Part 1 5/21/2025 Research and Evidence-Based Practice Lecture
Study Session & Birthdays
- NSNA is hosting activities (voluntary).
- Francisco posted a flyer for an OB study session to review the study guide. It's optional and open to members and non-members for the first session.
- Six birthdays this week: Alexis, Jacqueline, Alicia, Kendra, Vicini, and Jocelyn (01/23).
- Pain assessment tools from two semesters ago will be distributed to show comments.
Introduction to Research and Evidence-Based Practice
- Professor Magana is absent due to his first wedding anniversary.
- The class is a quick introduction to research and evidence-based practice.
- Quizzes are expected to be open book and online.
- The lecture will cover quantitative, qualitative, and mixed methods research, with a focus on quantitative methods.
- The aim is to look at the similarities and differences between quantitative, qualitative, and mixed methods.
Levels of Evidence
- Levels of evidence (1-5) will be discussed; not tested in this class but relevant for future master's courses.
- Level 1: highest level, experimental study that's randomized and controlled.
- Explanatory mixed methods design including only a level one quantitative study
- Systematic review of randomized controlled trials with or without a meta-analysis.
- Level 2: quasi-experimental study.
- Explanatory mixed methods design including only a level two quantitative study.
- Systematic review of a combination of random controlled trials and quasi-experimental studies, or quasi-experimental studies only with or without a meta analysis.
- Level 3: non-experimental study.
- Level 4: opinion of authorities or nationally recognized expert committees.
- Level 5: based on experimental and non-research evidence.
Quantitative Designs
- Focus primarily on levels 1-3: true experimental, quasi-experimental, and non-experimental designs.
- Experimental vs. Non-experimental Designs:
- Experimental: involves manipulation of the independent variable, control, and randomization.
- Non-experimental (observational): looks at relationships among variables without manipulating independent variables.
- Reference: Pollitt and Beck research textbook (purple one).
Research Design & Causality
- Research design involves testing hypotheses about causal relations.
- Causal means causing a relationship.
- True experimental designs are best for showcasing causal relationships.
- Issue with quantitative designs: data can be manipulated.
- Causality Criteria:
- Time (temporal): cause must precede the effect.
- Relationship: empirical (numbers-driven) relationship between cause and effect.

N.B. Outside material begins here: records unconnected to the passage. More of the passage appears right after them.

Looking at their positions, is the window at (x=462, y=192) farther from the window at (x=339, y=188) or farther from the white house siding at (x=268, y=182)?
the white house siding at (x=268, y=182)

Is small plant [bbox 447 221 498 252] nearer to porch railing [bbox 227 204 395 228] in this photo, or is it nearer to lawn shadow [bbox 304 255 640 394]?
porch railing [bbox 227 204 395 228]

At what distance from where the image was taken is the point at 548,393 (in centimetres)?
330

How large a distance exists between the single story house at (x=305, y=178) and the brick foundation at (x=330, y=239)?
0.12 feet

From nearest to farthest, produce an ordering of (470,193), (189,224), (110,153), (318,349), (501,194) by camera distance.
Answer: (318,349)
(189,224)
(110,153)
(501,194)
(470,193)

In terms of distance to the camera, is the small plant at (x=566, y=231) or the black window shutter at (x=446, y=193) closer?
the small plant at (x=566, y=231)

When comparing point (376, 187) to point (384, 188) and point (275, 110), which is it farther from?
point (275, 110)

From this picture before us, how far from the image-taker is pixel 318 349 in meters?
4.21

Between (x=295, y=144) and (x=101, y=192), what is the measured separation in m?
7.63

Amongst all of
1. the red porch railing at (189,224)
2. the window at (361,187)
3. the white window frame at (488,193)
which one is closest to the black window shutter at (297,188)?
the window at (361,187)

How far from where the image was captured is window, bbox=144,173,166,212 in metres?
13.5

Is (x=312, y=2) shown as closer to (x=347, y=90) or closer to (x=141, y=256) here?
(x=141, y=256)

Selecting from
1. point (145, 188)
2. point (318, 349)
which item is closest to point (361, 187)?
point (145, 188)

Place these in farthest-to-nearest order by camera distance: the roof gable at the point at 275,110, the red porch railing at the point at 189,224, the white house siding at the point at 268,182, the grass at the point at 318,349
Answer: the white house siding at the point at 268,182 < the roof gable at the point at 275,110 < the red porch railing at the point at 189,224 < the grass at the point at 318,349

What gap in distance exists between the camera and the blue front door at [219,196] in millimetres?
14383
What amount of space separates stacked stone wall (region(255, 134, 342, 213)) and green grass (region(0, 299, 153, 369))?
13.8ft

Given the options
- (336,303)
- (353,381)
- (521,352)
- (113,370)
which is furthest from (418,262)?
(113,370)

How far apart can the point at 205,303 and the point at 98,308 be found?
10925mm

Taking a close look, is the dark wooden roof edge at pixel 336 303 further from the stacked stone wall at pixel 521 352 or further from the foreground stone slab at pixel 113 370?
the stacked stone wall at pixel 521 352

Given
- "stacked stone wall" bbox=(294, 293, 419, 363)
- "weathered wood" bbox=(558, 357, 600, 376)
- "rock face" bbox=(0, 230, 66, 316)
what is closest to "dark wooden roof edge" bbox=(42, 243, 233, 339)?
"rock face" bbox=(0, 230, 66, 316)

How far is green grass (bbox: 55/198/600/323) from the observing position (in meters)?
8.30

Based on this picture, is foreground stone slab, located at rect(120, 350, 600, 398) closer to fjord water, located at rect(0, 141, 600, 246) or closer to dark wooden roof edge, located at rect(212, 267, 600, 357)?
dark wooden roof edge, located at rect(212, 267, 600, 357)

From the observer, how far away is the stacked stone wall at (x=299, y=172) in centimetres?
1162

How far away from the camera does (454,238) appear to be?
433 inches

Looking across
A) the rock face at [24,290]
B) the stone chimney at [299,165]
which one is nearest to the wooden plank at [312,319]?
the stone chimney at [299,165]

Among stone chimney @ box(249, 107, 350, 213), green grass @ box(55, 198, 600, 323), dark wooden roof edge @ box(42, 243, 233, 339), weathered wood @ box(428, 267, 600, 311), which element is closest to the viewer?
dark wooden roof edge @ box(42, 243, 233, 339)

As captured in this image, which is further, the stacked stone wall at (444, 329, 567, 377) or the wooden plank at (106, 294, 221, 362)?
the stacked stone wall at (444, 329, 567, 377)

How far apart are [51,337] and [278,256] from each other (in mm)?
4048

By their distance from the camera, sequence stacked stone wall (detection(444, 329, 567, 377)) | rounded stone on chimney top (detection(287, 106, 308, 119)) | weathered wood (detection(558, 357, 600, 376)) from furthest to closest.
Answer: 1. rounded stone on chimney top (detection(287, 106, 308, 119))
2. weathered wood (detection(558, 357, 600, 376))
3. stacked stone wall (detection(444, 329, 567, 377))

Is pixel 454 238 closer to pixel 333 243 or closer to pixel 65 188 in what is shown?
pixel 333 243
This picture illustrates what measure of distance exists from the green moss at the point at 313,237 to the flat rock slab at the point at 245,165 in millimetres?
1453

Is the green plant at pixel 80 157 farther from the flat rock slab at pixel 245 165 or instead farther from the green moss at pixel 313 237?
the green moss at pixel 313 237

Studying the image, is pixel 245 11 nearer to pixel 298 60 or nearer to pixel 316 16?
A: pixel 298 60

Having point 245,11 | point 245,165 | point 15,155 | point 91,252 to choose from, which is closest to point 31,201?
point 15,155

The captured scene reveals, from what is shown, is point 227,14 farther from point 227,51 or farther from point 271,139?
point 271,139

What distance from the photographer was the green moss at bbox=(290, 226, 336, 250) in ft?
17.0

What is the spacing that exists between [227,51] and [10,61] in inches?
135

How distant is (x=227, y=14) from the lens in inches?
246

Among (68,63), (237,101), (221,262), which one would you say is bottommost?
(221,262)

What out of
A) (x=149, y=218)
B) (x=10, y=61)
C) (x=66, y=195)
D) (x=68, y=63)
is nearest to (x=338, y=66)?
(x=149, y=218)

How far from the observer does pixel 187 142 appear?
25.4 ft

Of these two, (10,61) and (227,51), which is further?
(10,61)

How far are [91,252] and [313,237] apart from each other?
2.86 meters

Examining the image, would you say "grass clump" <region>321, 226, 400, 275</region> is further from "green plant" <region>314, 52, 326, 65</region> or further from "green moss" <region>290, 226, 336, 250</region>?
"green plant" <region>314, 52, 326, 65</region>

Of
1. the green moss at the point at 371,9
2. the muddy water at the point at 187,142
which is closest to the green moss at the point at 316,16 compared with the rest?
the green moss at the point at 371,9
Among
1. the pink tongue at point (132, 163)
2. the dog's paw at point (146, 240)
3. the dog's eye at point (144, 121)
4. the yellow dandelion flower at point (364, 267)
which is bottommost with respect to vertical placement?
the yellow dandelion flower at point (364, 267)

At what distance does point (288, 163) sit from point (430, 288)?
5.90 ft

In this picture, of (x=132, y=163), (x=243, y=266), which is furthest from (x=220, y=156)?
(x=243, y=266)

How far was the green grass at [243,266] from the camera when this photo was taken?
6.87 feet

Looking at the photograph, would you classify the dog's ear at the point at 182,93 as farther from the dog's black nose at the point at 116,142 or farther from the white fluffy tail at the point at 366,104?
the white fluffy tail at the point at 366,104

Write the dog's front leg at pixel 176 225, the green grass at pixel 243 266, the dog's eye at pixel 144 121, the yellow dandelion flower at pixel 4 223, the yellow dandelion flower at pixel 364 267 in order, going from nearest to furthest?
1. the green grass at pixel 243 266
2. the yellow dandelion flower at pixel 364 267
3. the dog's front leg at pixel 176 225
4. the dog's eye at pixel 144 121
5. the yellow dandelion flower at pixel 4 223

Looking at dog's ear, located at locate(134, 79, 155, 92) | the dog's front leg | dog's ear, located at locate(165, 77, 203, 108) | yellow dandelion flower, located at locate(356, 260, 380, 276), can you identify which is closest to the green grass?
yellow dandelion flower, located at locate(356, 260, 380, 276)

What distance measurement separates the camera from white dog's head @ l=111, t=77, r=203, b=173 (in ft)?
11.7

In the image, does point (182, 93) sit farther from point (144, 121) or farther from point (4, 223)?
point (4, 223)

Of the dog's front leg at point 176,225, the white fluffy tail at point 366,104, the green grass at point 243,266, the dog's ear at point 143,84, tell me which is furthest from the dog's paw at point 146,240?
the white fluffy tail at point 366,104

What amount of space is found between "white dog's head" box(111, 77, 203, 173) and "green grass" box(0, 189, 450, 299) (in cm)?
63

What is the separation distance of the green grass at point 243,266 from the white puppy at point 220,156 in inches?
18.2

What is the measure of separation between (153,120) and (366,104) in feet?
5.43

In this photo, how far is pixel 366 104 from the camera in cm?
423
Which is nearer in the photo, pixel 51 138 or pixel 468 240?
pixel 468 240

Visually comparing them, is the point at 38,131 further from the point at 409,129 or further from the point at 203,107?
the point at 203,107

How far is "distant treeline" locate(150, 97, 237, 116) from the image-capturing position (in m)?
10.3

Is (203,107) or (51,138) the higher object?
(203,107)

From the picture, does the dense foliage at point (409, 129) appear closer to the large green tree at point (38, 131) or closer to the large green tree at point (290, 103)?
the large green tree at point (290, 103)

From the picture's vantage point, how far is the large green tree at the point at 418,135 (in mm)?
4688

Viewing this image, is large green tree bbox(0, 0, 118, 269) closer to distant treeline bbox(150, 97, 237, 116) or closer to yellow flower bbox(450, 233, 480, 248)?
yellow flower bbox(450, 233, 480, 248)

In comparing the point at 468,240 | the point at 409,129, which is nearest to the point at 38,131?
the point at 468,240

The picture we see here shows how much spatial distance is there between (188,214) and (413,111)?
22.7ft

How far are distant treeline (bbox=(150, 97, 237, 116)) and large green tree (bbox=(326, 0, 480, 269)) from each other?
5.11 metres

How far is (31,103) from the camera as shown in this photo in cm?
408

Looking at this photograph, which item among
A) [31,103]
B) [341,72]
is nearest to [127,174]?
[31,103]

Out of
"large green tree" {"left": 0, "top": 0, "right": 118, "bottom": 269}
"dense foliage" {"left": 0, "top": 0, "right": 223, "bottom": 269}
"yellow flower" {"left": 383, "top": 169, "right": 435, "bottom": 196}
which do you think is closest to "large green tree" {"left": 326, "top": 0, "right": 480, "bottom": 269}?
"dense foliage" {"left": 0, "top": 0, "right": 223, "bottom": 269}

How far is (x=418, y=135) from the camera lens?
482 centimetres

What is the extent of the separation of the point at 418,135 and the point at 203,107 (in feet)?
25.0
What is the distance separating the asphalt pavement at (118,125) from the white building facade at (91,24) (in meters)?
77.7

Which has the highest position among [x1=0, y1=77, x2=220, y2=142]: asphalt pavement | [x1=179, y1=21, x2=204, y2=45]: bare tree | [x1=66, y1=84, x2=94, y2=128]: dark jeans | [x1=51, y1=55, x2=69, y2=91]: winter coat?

- No confounders: relationship not explained by a third variable.
Randomized Controlled Trials (RCTs)
- Three key aspects of RCTs: manipulation, control, and randomization.
- Manipulation: researcher manipulates one variable.
- Example: Vetmed study offering dogs a vegetable-based diet trial.
- Experimenter administers treatment/intervention to some subjects (not others).
- Intervention protocols must be standardized.
- Control Group: gets placebo or sugar pill.
- Participants consent to potentially receiving a placebo.
- Control group conditions: no treatment, placebo, alternative treatment (e.g., aspirin instead of opioid), standard treatment.
- Placebo = pseudo intervention.
- Dosage variations can also be used (e.g., 20mg vs. 40mg vs. 60mg).
- Delayed treatment: waitlist group.
- Randomization: patients are placed randomly into groups.
- Simple randomization: coin flip.
- Complete randomization: ensures a fully randomized approach.
- Tools: tables, computers, Canvas.
- Allocation concealment, baseline data are components.
- Patient consent required, acknowledging randomized group assignment.
- Partial randomization can simplify the process.
Blinding
- Blinding: concealing information, sometimes even from researchers.
- Double-blind study: involves external parties for randomization and assignment.
- Bias: avoid expectation, performance, detection/ascertainment biases.
Experimental Designs
- Common designs: post-test studies, pre-test/post-test designs.
- Pre-test/post-test: test given before and after intervention (lecture, reading).
- Expectation: test scores improve after the intervention.
- Factorial and crossover designs also exist.
Study Strengths & Limitations
- Master's courses involve creating posters on quality improvement projects, including strengths and limitations.
- Limitations: can include small group size.
- Qualitative studies are typically not generalizable.
- Quantitative studies need n≥50 for generalizability.
- Strengths: experimental designs are the “gold standard” for intervention effectiveness.
- Limitations: constraints in clinical settings (e.g., limited nurse participation), artificiality (Hawthorne effect).
- Hawthorne effect: participants alter behavior to please researchers.